Aumenta il costo della politica nella Regione autonoma Trentino-Alto Adige. Il consiglio regionale, riunito a Trento, ha approvato una serie di norme che, aggiunte all’aumento del 7 per cento delle indennità dei sindaci deciso un mese fa, portano a una lievitazione di circa 20 milioni di euro in cinque anni della spesa per la rappresentanza amministrativa. I tempi in cui i costi della politica dovevano essere ridimensionati sembrano ormai passati, almeno nelle vallate fra Trento e Bolzano. Da tener presente che il 3 maggio 2020 ci saranno le elezioni amministrative, con il rinnovo dei consigli comunali in buona parte dei municipi e quindi le norme fanno parte di un pacchetto che va incontro alle richieste degli stessi primi cittadini uscenti.

In consiglio regionale ha votato a favore la maggioranza, trainata da Sudtiroler Volkspartei e Lega, con 36 consensi. I voti contrari (Movimento Cinquestelle e Pd) sono stati 16, gli astenuti 5. Sono stati approvati, tra l’altro, i trattamenti di fine rapporto per i sindaci a tempo pieno e la pensione integrativa per i primi cittadini lavoratori autonomi, disoccupati o casalinghe. Secondo la maggioranza, per bocca dell’assessore regionale agli enti locali, Claudio Cia, si tratta di un successo: “Il testo introduce una forma di previdenza integrativa per sindaci, vicesindaci, assessori comunali e presidenti di comunità di valle, che non siano lavoratori dipendenti per sanare una disparità di trattamento”. Così ha aggiunto l’assessore: “Attualmente, infatti, solo i lavoratori dipendenti potevano ricoprire determinate cariche amministrative negli Enti locali senza dover subire una perdita di contributi previdenziali o di reddito, come inevitabilmente accadeva per gli amministratori locali che fossero lavoratori autonomi o liberi professionisti, si pensi ad artigiani, contadini, architetti, farmacisti, commercianti”. Secondo Cia, “del tutto privi di copertura previdenziale risultavano gli amministratori locali che non esercitavano attività lavorativa, ad esempio una casalinga, uno studente, o un disoccupato. Da qui l’azione dell’assessorato per garantire a tutti i cittadini condizioni di eguaglianza nell’accesso alle cariche elettive e incentivare i cittadini a impegnarsi per la propria comunità”.

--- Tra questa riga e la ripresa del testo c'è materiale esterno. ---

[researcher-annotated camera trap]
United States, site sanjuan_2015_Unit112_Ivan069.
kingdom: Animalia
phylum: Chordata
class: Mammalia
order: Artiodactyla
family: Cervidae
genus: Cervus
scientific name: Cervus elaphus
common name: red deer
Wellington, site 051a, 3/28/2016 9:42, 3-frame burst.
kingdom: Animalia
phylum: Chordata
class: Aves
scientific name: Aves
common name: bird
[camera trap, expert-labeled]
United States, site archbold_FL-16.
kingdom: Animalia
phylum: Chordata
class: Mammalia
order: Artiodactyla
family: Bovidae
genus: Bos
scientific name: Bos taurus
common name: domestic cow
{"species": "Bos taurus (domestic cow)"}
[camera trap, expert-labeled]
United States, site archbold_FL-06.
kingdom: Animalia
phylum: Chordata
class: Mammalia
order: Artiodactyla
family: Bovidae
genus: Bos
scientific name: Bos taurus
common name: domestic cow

Di diversa opinione Filippo Degasperi dei Cinquestelle: “Come al solito sui sindaci si è fatta propaganda, alla ricerca del loro consenso. Da un punto di vista pratico la riforma non ha un grande rilievo per quanto riguarda i contributi. Ma va letta nel quadro dell’aumento del 7 per cento deciso dal consiglio regionale. Se si fosse voluto aiutare per davvero i sindaci dei piccoli comuni che prendono mille euro e hanno molte incombenze, avrebbero potuto aumentare il loro appannaggio e non anche quelli dei sindaci dei Comuni più grandi, come Bolzano o Trento che guadagnano molto di più degli altri loro colleghi italiani a parità di popolazione”.

La realtà è che a livello economico la spesa “previdenziale” è di 12 milioni di euro (4,5 per la provincia di Trento e 7,7 per quella di Bolzano) nei 5 anni di mandato. In particolare, secondo gli uffici regionali, nel Trentino la spesa sarà di 896mila euro all’anno (472 mila per la previdenza e 423 mila per il fine mandato), mentre a Bolzano sarà di un milione e mezzo all’anno. In totale, a livello regionale, quindi la previdenza dei sindaci costerà 1 milione 300 mila euro all’anno e il trattamento di fine mandato circa un milione all’anno.

A queste cifre vanno poi aggiunti i maggiori esborsi per l’aumento dell’indennità dei sindaci. A novembre il consiglio regionale ha riportato i compensi al livello precedente il taglio del 7 per cento deciso cinque anni fa per ridurre i costi della politica. È così che il sindaco di Trento, nel quinquennio 2020-2025, incasserà 9.432 euro mensili (lordi), mentre dal 2015 al 2020 la somma era stata ridotta a 8.771 euro. Sempre di più degli altri sindaci italiani.